• PROVIDED PASSAGE
>> START

I'm torn between the simplicity of the first gen and the looks of the new ones. Perhaps a 4th gen on an older Ford l7000 chasis.


----------



## BigJoeC

Love the '92 DogPlow. Hey djr623, you wanna sell your truck, thats excatly what I'm lookin for!


----------



## Dogplow Dodge

Thanks Guys...

I really like the look of those winge'd plows... kind of like a freight train front end with them both pointing rearwards

*How are they from an efficiency standpoint. Faster plowing ???*

Here's a better shot of it...with it's first load of leaves in the back.

I'm in love with ....... my truck.... the wife is ok, i guess.


----------



## miderbier

Dogplow Dodge;1430164 said:


> Thanks Guys...
> 
> I really like the look of those winge'd plows... kind of like a freight train front end with them both pointing rearwards
> 
> *How are they from an efficiency standpoint. Faster plowing ???*
> 
> Here's a better shot of it...with it's first load of leaves in the back.
> 
> I'm in love with ....... my truck.... the wife is ok, i guess.


Hard to beat a good lookin Cummins 1st Gen like that one! Nice Truck...I would love to add one to my 2nd and 3rd...


----------



## Dogplow Dodge

miderbier;1430967 said:


> Hard to beat a good lookin Cummins 1st Gen like that one! Nice Truck.....


Thanks !

Haven't had it that long, but she purrs like a big hulking lump....

Fuel mileage is great, depending on the tires I run. Summer tires ~20mpg. Snow tires ~15mpg....

Runs great. Drives nice. Ride isn't bad after the new springs in the front.

Turning radius.... well, that's a different story. If there is one thing that I'm not happy with, is the ability to turn into a parking spot..... Not exactly smooth.

>> END

• WORK TO DO
A - In the forum thread about the first-generation Dodge truck, what fuel mileage does Dogplow Dodge get with snow tires?
B - Carry on the forum thread about the first-generation Dodge truck from its last line.

• ITEMS
>> START

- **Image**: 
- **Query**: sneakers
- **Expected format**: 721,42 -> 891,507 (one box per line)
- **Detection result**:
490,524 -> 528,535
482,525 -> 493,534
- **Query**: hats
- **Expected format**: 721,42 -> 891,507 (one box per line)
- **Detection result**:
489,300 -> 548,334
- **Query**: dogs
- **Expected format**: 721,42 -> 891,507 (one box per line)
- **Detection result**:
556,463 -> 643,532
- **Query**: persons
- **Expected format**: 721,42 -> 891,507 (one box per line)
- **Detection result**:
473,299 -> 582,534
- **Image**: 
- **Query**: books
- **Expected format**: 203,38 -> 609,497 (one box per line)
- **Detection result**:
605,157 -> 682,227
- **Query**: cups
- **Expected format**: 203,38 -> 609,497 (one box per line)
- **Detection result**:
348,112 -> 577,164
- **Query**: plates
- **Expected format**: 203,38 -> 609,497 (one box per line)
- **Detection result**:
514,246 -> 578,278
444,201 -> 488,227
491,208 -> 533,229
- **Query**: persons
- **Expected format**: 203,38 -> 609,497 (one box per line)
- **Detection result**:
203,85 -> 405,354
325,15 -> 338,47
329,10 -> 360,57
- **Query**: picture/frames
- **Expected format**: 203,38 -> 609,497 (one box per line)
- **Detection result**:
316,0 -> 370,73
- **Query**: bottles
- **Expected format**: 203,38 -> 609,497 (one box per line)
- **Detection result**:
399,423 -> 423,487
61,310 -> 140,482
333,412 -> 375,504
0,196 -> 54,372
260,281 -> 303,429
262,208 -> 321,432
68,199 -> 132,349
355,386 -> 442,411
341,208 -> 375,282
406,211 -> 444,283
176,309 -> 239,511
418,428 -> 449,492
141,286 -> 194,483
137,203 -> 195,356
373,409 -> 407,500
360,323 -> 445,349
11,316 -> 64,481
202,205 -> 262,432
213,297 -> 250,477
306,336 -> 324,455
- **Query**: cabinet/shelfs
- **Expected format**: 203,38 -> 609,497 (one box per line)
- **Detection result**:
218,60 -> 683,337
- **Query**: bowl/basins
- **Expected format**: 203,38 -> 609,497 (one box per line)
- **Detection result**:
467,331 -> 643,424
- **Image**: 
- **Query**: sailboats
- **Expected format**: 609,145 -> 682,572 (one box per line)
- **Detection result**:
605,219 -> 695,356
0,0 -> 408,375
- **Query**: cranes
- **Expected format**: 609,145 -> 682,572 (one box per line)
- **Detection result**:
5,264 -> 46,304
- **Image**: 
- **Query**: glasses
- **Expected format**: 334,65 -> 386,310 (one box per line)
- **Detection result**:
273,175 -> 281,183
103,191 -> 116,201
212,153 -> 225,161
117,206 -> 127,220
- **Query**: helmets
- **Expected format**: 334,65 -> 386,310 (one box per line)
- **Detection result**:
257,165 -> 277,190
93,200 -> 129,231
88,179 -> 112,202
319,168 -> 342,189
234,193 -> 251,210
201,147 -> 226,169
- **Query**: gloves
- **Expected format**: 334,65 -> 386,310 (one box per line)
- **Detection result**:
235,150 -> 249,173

>> END

• EXERCISE RESULTS
A - About 15 mpg.

B -
----------



## DFLS

Listen to mine here,:


----------



## DFLS

Big Boss Man;1169566 said:


> My 1984


Nice state of the art plow on a nice older truck


----------



## Laszlo Almasi

JBMiller616;1428686 said:
 

> That is one great looking truck.
> 
> An ARB front bumper with a winch would finish off the front of that truck nicely.....


Nah...I'd go with a Road Rhino bumper like I have on my '01 Ram.


----------



## jjklongisland

Dogplow Dodge;1431115 said:


> Thanks !
> 
> Haven't had it that long, but she purrs like a big hulking lump....
> 
> Fuel mileage is great, depending on the tires I run. Summer tires ~20mpg. Snow tires ~15mpg....
> 
> Runs great. Drives nice. Ride isn't bad after the new springs in the front.
> 
> Turning radius.... well, that's a different story. If there is one thing that I'm not happy with, is the ability to turn into a parking spot..... Not exactly smooth.


Nice rig... My 89 had the absolute worst turning radius on the planet and was a regular cab.... I still miss her though. Never let me know down in a storm and was a tank.


----------



## 03sd

harryhood;1240643 said:


> Here's my POS
> 
> 
> 
> 
> 
> 
> 
> 
> 
> 
> next year I plan on upgrading to a post 2003 2500.


that is not a pos, that sir is a classic:salute:


----------



## Canplow

Heres one pic of the goat had to take it off the computer figured out how to resize my camera!


----------



## LwnmwrMan22

Here is my '11 Ram. Without the snow, there's no reason to drive around with the Boss V on it.

Also there are '06 Ram (in avatar) as well as an '07 Dodge 3500 crew cab w/ 9' dump body and 9' Boss V in the lineup.


----------



## captshawn

LwnmwrMan22;1437727 said:


> Here is my '11 Ram. Without the snow, there's no reason to drive around with the Boss V on it.
> 
> Also there are '06 Ram (in avatar) as well as an '07 Dodge 3500 crew cab w/ 9' dump body and 9' Boss V in the lineup.


Or 2011's are twins....Nice truck.


----------



## LwnmwrMan22

captshawn;1437945 said:


> Or 2011's are twins....Nice truck.


They are 300% better than my '06 I traded in.

I wish the outlook was a bit better, I would trade another '06 on a new HO '12, but I'm trying to get rid of payments, not add to them.

7 more months and more payments drop.

When I'm 63, I should be debt free at this rate.


----------



## captshawn

LwnmwrMan22;1437948 said:


> They are 300% better than my '06 I traded in.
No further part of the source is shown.